L’Italia sarà la fine del suo incubo, se riuscirà a tenere duro ancora un po’. Quell’Italia che non parla di blocchi navali o di invasioni. Un’Italia accogliente e che sarà la cura per una donna ferita. Se tutto va bene, ovviamente.
Farida non riesce neanche a immaginarsela l’Italia, ma sa che non dovrà più avere paura perché c’è gente gentile, che l’ha aiutata a fuggire e a salvare la vita sua e dei suoi figli. «In Italia le lacrime sono vietate per legge, da noi si può solo sorridere», le diciamo scherzando, e lei sorride piangendo ancora di più.

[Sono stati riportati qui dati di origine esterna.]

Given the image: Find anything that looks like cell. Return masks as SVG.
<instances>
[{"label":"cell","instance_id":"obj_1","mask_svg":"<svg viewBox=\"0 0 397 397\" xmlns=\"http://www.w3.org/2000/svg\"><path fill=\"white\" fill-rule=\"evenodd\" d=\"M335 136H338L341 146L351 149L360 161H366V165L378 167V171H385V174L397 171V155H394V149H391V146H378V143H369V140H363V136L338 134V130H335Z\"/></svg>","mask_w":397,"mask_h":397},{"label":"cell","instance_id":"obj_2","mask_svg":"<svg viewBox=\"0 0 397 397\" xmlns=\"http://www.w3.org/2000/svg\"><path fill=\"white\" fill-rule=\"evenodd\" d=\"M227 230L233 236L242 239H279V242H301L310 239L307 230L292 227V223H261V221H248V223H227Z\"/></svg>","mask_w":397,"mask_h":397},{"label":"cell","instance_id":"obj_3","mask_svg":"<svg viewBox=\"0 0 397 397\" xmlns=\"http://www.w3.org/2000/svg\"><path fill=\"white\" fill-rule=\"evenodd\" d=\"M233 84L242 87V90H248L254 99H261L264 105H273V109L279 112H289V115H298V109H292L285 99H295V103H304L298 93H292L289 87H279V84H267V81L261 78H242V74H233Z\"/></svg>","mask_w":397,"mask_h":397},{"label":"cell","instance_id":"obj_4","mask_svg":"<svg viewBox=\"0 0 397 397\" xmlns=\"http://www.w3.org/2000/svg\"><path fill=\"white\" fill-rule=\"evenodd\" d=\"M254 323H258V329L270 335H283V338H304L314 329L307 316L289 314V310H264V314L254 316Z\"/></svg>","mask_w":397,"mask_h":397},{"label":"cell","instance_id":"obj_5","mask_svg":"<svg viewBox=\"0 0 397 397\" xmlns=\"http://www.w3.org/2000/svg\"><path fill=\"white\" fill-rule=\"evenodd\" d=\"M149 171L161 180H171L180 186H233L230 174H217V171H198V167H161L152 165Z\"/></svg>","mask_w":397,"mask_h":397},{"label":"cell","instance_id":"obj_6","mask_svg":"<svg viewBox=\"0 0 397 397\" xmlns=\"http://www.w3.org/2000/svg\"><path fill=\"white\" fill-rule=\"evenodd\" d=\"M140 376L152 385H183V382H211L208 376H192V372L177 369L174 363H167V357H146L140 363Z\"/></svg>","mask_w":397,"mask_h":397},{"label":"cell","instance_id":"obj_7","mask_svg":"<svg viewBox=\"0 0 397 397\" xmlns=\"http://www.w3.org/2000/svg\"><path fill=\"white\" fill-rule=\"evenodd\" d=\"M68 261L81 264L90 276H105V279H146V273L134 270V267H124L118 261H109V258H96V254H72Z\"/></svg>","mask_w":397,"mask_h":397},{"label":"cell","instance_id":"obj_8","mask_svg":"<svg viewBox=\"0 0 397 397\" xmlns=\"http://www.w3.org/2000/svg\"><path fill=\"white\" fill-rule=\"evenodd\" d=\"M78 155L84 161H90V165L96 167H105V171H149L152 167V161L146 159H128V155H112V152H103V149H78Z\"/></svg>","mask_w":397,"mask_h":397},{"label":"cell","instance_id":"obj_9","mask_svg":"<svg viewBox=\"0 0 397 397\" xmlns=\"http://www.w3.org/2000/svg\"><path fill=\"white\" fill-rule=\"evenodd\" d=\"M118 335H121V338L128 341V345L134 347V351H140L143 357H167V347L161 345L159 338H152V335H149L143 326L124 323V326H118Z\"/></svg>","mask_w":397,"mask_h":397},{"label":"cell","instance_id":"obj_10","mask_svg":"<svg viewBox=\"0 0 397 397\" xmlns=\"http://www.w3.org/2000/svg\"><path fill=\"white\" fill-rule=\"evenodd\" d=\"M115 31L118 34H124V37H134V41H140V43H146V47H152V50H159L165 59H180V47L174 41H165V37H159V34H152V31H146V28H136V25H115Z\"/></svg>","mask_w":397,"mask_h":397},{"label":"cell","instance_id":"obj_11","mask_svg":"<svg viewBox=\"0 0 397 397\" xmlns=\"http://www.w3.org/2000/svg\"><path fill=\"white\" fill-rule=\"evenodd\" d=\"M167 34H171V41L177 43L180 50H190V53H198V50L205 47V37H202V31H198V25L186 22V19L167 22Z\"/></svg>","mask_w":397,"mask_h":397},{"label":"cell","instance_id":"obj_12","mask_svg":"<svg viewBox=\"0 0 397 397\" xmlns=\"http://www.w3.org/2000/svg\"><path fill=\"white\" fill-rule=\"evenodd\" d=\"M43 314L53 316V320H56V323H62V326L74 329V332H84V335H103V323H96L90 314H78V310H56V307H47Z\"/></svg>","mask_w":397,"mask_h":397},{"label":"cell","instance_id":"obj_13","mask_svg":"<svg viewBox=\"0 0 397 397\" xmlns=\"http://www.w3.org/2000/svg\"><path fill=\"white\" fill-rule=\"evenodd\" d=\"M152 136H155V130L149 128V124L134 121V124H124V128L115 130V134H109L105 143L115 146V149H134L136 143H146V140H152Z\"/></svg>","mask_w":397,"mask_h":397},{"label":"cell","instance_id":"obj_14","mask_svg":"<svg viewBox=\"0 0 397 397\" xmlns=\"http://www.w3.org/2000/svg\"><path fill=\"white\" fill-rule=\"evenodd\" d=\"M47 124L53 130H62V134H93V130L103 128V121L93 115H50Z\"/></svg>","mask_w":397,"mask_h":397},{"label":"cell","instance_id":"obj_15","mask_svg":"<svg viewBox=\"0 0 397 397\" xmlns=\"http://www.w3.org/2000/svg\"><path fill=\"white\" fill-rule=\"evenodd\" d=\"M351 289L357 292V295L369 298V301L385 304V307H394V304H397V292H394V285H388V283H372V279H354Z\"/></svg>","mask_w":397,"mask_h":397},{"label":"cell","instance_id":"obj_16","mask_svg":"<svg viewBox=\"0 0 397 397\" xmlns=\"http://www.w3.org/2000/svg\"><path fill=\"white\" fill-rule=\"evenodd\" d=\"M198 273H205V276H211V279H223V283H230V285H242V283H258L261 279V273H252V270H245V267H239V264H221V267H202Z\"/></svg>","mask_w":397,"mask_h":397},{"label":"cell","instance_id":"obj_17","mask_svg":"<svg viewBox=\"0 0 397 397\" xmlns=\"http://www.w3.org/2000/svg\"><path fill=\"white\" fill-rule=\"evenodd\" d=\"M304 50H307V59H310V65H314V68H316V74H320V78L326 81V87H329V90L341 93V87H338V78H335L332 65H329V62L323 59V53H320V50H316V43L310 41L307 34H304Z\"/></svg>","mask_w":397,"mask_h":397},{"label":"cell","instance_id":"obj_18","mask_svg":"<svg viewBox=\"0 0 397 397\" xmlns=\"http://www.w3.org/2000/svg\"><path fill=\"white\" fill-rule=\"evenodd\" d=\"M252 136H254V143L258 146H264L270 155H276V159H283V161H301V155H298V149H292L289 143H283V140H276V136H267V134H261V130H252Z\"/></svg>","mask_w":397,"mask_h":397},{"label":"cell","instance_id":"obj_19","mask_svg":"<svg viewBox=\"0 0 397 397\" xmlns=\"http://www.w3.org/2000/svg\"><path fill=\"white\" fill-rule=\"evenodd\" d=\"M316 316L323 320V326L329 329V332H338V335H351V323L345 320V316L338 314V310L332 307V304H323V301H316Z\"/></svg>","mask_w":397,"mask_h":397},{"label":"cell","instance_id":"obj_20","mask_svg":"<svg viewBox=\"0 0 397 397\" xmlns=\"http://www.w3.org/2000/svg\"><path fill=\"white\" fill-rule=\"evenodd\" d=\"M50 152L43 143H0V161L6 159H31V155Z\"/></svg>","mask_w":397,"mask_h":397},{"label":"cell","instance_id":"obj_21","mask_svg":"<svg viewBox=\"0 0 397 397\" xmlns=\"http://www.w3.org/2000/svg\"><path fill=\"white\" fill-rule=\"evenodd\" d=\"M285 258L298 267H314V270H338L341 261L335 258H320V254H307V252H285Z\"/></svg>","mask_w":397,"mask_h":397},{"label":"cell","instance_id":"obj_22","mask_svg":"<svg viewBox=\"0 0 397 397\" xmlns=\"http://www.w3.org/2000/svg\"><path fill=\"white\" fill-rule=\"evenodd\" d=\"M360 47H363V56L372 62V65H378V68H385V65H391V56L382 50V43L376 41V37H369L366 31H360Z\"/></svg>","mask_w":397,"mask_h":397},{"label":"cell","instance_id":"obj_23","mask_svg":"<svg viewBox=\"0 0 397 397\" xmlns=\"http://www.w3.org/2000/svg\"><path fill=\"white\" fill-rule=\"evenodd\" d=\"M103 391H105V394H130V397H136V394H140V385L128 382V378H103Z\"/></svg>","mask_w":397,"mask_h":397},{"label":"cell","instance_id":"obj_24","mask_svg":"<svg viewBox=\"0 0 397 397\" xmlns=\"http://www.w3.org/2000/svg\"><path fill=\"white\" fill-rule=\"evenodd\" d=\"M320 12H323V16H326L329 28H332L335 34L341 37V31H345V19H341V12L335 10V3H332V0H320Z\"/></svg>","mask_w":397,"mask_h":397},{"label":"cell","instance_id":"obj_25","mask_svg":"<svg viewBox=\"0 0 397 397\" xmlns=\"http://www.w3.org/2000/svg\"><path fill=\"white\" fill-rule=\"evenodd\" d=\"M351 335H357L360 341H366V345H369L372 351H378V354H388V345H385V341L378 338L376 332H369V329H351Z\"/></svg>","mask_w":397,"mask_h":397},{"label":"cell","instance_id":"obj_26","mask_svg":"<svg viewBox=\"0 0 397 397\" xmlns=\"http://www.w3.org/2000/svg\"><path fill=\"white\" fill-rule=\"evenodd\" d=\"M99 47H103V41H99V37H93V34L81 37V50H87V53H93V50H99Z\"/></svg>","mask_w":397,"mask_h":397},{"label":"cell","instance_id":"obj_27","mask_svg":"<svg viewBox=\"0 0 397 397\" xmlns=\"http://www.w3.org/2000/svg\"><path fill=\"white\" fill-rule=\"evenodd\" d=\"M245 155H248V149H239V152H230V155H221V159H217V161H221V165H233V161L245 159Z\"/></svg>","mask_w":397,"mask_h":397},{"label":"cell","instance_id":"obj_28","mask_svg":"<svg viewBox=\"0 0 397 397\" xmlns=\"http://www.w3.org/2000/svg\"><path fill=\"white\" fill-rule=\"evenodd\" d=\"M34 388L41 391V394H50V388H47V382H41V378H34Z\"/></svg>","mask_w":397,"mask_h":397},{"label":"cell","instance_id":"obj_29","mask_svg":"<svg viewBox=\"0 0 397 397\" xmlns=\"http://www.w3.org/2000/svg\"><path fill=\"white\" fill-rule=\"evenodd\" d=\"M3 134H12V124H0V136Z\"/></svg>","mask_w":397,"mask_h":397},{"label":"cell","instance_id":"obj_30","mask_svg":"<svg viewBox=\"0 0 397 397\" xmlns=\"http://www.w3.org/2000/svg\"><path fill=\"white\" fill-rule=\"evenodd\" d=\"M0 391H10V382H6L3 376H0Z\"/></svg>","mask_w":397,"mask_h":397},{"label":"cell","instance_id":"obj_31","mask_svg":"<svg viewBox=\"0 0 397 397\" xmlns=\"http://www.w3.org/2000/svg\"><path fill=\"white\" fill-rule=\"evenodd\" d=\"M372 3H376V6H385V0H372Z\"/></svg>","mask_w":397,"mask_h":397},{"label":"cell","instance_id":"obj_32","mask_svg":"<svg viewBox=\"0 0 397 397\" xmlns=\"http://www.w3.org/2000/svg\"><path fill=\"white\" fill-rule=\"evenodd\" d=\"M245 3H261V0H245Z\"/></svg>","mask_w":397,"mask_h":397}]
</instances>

Farida hai paura del futuro? «È del mio passato che ho paura. Non so cosa mi riserva il futuro, può anche andare peggio, ma non lo so, e preferisco quell’incertezza alla sicurezza di quello che lascio. Sono afghana e amo il mio paese. Ma ora mi fa paura. Il mio paese è il mio pericolo. Ho chiesto aiuto alla gente, alla polizia, nessuno mi ha aiutata perché sono una donna come tante altre nelle stesse condizioni. Ho perso tutto. La mia famiglia, il mio lavoro, i talebani mi han detto che dovrei stare con mio marito perché una donna con delle figlie non può stare sola — continua a parlare in un fiume di lacrime, che ormai ha contagiato tutti. Andrò in un altro posto, in Italia, dove non sarò in grado di comunicare, dove ci sono tradizioni e abitudini diverse, ma vorrei solo una vita migliore, vorrei che le mie figlie studiassero, non voglio che siano costrette a sposarsi da giovani, so cosa significa, ogni giorno della mia vita mi ha insegnato che ci deve essere qualcosa di meglio. Non posso più avere paura. Sono così stanca».
Avevi un sogno Farida, di quelli folli che hanno i bambini? «Da piccola volevo fare l’astronauta, volevo andare sulla luna, ora vorrei invece che fossero le mie ragazze ad avere sogni folli, perché per me oggi l’unico sogno è sopravvivere un altro giorno».

19 dicembre 2022 – La redazione di Radio Bullets è lieta di annunciare che grazie al corridoio umanitario con impegno voluto da Sant’Egido, Arci e tutti quelli che continuano ad aiutare questo paese martoriato e che ha portato circa 150 persone in Italia, Nove Onlus è riuscita a portare Farida, le sue due figli e il terzo figlio in Italia. Sono al sicuro a Bari, dove dovranno curarsi le ferite di una vita che non ha fatto loro sconti. Ma ora qui da noi, hanno la possibilità di costruirsi una nuova storia dove le ragazze andranno a scuola e potranno realizzare i loro sogni.

 

Ndr: I nomi sono stati cambiati per tutelare la sicurezza delle persone.
Ndr: Questa storia è stata raccontata grazie al contributo dei sostenitori di Radio Bullets che hanno finanziato questo reportage in Afghanistan, a un anno dalla presa dei talebani.